AntaresSimulatorTeam / AntaREST

API REST and WebUI for Antares_Simulator
Apache License 2.0
10 stars 6 forks source link

Random behavior when launching simulation and server slowness on some studies #1294

Open makdeuneuv opened 1 year ago

makdeuneuv commented 1 year ago

On both environments (PROD and RECETTE) some simulations don't get the statue of done. And some tasks are always on progress while simulation are already done.

Added to this are delays in the launch of certain specific studies. And when the same study is relaunched, it ends in normal time while the previous launch has not ended and has been running for hours.

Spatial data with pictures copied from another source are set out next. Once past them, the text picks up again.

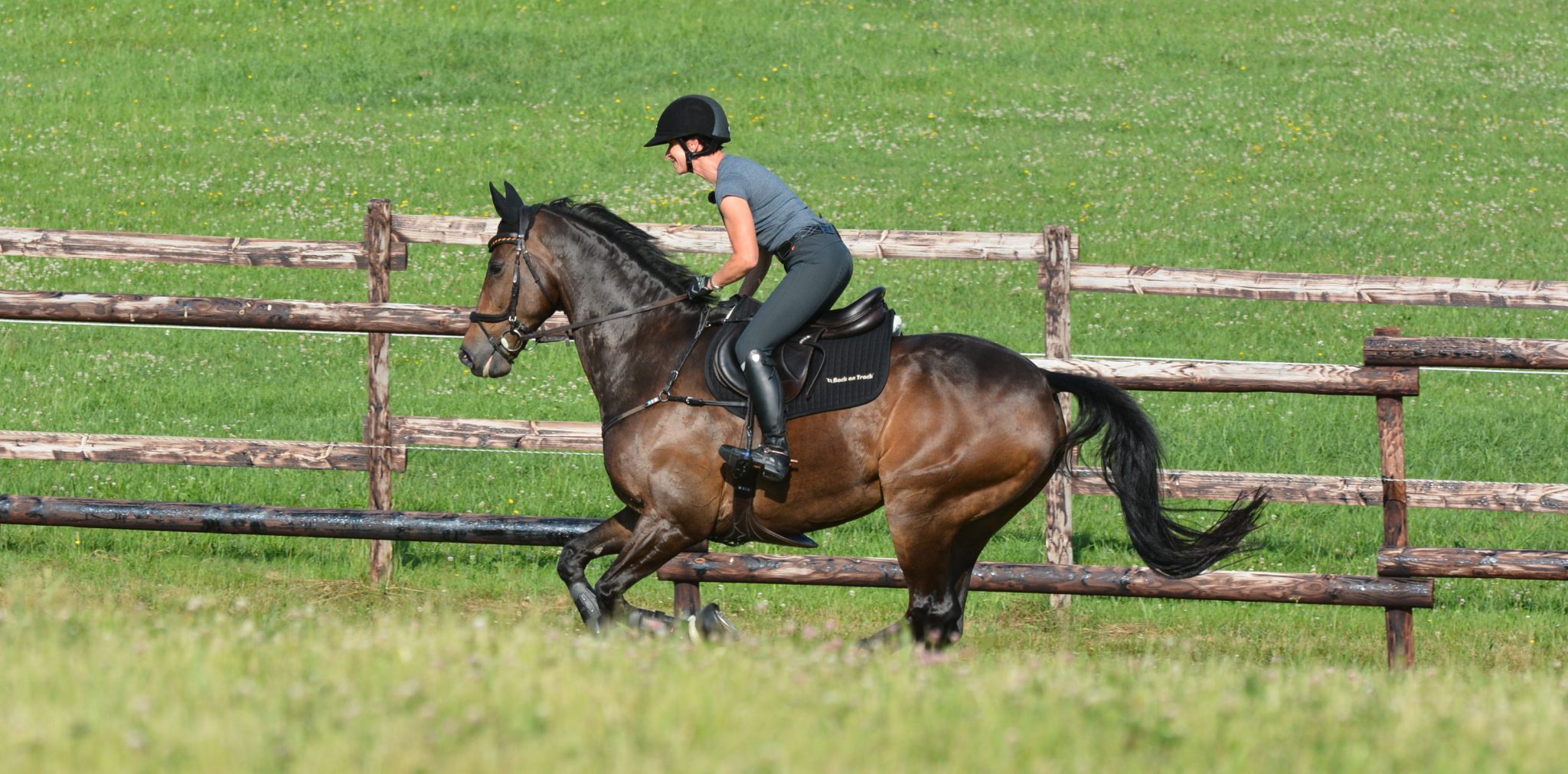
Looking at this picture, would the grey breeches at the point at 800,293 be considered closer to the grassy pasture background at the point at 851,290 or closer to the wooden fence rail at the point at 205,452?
the grassy pasture background at the point at 851,290

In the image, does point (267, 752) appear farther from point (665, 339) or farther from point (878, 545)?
point (878, 545)

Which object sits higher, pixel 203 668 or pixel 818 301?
pixel 818 301

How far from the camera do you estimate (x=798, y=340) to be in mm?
6898

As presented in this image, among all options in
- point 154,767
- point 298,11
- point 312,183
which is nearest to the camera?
point 154,767

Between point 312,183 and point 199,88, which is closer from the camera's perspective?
point 312,183

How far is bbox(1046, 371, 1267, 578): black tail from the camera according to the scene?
22.9ft

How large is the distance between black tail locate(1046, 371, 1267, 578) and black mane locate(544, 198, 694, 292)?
5.89ft

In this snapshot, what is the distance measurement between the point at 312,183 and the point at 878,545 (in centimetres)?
1426

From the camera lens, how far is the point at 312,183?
22.0 meters

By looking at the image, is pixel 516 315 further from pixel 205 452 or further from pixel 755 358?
pixel 205 452

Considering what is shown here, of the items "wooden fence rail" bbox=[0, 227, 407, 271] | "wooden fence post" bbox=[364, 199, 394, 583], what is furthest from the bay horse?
"wooden fence rail" bbox=[0, 227, 407, 271]

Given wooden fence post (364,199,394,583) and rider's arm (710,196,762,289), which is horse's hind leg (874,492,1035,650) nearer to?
rider's arm (710,196,762,289)

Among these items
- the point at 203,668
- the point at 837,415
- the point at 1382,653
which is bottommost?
the point at 1382,653

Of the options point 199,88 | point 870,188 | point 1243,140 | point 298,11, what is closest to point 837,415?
point 870,188
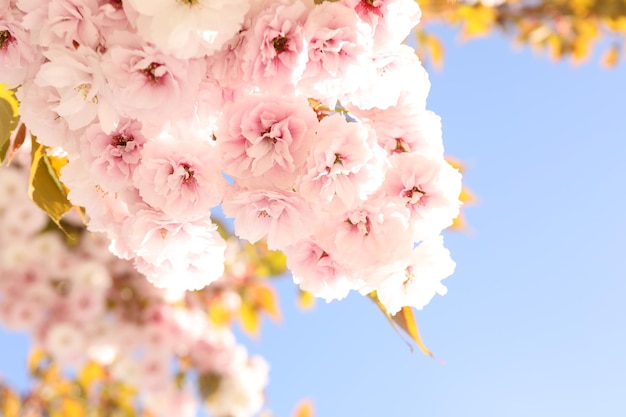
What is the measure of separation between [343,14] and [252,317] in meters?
2.00

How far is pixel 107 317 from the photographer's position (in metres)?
2.46

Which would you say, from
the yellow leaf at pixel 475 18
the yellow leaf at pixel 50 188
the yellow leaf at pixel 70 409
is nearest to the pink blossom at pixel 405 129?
the yellow leaf at pixel 50 188

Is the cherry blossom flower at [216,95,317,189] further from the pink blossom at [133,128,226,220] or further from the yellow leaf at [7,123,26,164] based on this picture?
the yellow leaf at [7,123,26,164]

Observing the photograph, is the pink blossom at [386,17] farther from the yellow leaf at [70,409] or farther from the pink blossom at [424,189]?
the yellow leaf at [70,409]

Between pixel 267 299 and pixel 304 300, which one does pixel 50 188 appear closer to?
pixel 304 300

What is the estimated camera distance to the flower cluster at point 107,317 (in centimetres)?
222

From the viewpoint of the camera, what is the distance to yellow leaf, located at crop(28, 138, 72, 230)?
0.69 meters

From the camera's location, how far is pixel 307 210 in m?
0.55

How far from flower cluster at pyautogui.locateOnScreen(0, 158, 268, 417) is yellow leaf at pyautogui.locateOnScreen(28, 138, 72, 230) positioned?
1.55m

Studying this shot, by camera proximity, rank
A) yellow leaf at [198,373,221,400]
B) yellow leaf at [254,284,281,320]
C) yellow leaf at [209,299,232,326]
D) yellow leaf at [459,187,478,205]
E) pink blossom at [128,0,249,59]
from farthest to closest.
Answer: yellow leaf at [209,299,232,326], yellow leaf at [198,373,221,400], yellow leaf at [254,284,281,320], yellow leaf at [459,187,478,205], pink blossom at [128,0,249,59]

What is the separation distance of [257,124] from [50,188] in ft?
0.94

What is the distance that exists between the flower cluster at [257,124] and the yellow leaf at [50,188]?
0.30ft

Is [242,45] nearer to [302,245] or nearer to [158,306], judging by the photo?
[302,245]

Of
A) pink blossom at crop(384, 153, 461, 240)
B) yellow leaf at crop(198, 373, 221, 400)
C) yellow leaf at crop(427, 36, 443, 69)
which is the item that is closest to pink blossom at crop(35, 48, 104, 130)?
pink blossom at crop(384, 153, 461, 240)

Contacte me in the chat for details.

create-issue-branch[bot] commented 1 year ago

Branch feature/issue-1294-Random_behavior_when_launching_simulation_and_server_slowness_on_some_studies created!

laurent-laporte-pro commented 1 year ago

Le comportement semble aléatoire, mais il ne doit pas être nouveau. Il est peut-être passé inaperçu jusque là. Je reproduit l'anomalie sur mon environnement de développement et j'ai isolé la portion de code qui pose problème. Je suis encore en train d'analyser. Le traitement de la simulation fonctionne, cependant l'application web ne reçoit pas les notifications.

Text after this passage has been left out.